The construction of Civil Code section 25 requires that the statute of limitations prevails against a married woman between the ages of 18 and 21 years, that she has an adult status and that she cannot have a guardian; that if there is such a guardian, such guardianship terminates upon her lawful marriage (Prob. Code, § 1590). (See Caraway v. Burns, 143 Cal. App. 2d 327 [299 P.2d 689]; Guardianship of Jacobson, 30 Cal. 2d 312 [182 P.2d 537].)

[1] As Civil Code section 204 terminates parental authority of a minor on her marriage, it is not reasonable to suppose that the Legislature intended to exclude an otherwise qualified married person between the ages of 18 and 21 years from acting as an administrator of an estate.

In a comparable situation, the court in Vlasak v. Vlasak, 204 Minn. 331 [283 N.W. 489], said: "If there is need for construction, which we doubt, it should not result in absurdity. ... Counsel for plaintiff are right in concluding that neither ... nor any legislature could have intended to mar our law with such a blemish of unworkable anomaly."

In Smith v.

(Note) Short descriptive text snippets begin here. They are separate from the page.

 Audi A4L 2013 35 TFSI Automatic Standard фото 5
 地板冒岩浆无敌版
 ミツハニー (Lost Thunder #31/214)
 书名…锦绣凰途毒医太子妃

Superior Court, supra, at page 611, the court stated: "... it was undoubtedly the intent of the Legislature to permit minors upon marriage, to enter into and be bound by lawful engagements or transactions respecting property in order that they be not hindered in the conduct of their affairs [214 Cal. App. 2d 389] by the refusal of other persons to enter into engagements with them because of the fear that they might repudiate their obligations upon the grounds of their minority."

Under the exceptions contained in Civil Code section 25, it can be further stated that such a person is expressly authorized to enter into any engagement or transaction respecting property or her estate or for the purpose of entering into any contract; and further, to maintain an action affecting marital status, including acts involving support, custody or determination of property rights.

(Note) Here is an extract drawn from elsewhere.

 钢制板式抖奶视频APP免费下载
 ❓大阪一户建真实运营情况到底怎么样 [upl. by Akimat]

[2] The phrase "transactions respecting property" has been given a broad meaning in Haro v. Southern Pac. R. R. Co., 17 Cal. App. 2d 594 [62 P.2d 441]. (See also Hunt v. Authier, 28 Cal. 2d 288, at pages 295-296 [169 P.2d 913, 171 A.L.R. 1379].)

Such a person otherwise qualified who may have no interest in the estate but named as executor or executrix, has a property right for fees for his services (Prob. Code, §§ 900-904), such involving a transaction respecting real or personal property. The engagement or transaction respecting property does not necessarily have to be his or her property, under section 25 of the Civil Code.

The order is reversed and the trial court is instructed to issue letters of administration to the appellant.

Conley, P. J., and Stone, J., concurred.